* Begin Data section *

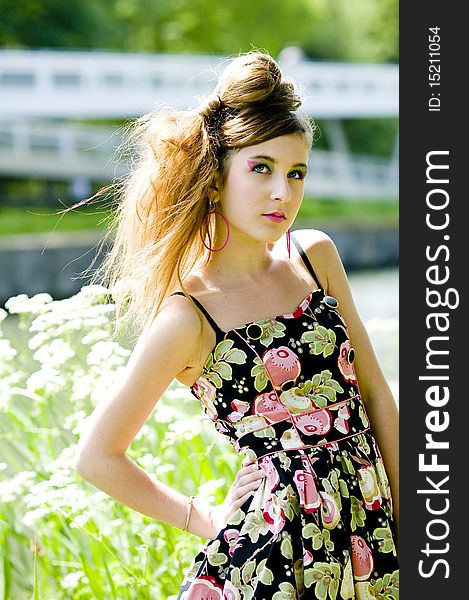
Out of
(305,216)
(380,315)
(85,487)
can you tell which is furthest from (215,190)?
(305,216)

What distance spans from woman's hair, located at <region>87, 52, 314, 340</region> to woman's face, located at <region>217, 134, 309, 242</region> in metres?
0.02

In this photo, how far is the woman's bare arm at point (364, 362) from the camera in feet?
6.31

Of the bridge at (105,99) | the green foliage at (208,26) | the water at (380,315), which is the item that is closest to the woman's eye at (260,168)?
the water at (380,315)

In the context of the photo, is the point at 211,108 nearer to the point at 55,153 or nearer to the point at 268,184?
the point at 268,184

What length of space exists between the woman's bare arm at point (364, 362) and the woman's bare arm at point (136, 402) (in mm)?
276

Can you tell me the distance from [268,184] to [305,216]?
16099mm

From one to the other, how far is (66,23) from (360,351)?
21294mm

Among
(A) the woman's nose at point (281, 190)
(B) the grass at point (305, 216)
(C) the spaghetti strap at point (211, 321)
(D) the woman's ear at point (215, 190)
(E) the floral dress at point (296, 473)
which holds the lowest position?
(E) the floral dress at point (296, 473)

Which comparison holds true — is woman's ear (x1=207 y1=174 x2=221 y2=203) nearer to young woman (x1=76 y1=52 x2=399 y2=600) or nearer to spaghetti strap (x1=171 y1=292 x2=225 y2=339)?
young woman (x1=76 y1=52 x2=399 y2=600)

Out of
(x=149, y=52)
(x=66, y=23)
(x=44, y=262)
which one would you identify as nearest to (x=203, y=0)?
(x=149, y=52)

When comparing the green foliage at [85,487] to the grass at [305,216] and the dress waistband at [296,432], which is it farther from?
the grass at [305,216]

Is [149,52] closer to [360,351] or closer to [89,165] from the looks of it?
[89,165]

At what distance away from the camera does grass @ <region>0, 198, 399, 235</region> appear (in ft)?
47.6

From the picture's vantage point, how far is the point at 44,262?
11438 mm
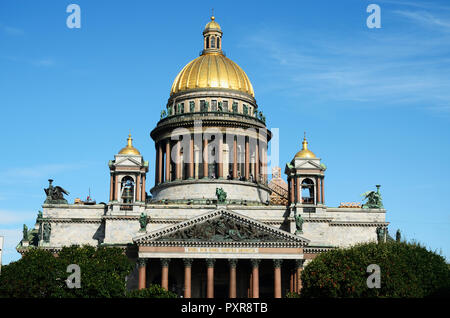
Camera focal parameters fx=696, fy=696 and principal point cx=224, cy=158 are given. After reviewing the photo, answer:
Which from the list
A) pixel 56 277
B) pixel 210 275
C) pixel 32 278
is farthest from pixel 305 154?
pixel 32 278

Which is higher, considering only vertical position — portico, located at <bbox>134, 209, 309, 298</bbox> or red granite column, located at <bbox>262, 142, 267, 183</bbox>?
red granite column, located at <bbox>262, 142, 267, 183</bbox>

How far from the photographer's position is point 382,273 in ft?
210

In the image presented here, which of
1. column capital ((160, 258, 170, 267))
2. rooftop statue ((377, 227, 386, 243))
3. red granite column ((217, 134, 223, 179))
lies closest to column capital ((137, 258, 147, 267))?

* End Data section *
* Begin Data section *

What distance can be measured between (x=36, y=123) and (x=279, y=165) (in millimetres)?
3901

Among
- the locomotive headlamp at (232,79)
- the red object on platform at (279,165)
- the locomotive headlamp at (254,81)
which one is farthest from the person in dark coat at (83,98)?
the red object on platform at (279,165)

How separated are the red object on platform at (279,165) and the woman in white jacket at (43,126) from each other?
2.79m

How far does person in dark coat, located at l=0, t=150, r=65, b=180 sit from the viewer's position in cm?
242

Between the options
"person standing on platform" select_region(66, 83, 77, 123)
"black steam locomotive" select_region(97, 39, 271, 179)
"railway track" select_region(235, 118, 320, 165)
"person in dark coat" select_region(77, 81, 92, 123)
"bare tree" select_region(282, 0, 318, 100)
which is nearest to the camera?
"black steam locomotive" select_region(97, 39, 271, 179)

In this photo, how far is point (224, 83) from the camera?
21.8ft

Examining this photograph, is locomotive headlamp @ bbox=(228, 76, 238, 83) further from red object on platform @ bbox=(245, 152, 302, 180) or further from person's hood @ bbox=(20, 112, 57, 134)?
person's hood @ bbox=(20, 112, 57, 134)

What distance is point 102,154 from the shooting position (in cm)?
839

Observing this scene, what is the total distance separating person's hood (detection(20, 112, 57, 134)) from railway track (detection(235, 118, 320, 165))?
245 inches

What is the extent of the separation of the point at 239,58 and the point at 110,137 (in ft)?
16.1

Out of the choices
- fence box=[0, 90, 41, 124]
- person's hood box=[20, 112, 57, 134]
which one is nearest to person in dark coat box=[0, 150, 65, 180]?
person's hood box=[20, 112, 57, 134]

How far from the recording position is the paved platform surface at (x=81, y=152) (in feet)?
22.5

* End Data section *
* Begin Data section *

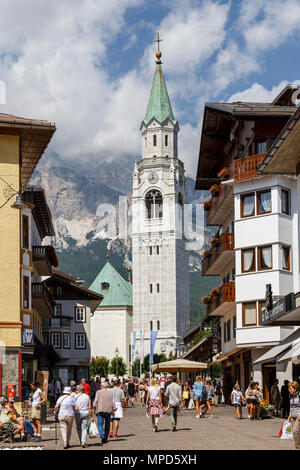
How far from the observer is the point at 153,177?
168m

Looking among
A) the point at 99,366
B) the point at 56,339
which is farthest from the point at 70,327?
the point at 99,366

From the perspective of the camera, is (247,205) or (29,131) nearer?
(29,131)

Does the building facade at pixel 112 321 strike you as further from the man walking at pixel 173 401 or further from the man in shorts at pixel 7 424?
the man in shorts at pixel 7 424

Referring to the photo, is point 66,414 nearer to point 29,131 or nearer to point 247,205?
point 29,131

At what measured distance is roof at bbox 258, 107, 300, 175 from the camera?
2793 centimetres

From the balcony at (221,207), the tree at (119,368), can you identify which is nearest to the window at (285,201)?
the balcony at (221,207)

* End Data section *

Convert the stretch from the line containing "In the image presented here, which of" through the line containing "lies closest to" into a Markdown table with the columns No. and Text, giving each line its own numbered table row. Leave out any blank lines.

Output of the exercise:
| No. | Text |
|---|---|
| 1 | In the image presented here, which of |
| 2 | 1. column capital ((160, 258, 170, 267)) |
| 3 | 2. rooftop statue ((377, 227, 386, 243)) |
| 4 | 3. red granite column ((217, 134, 223, 179)) |
| 5 | lies closest to column capital ((137, 258, 147, 267))? |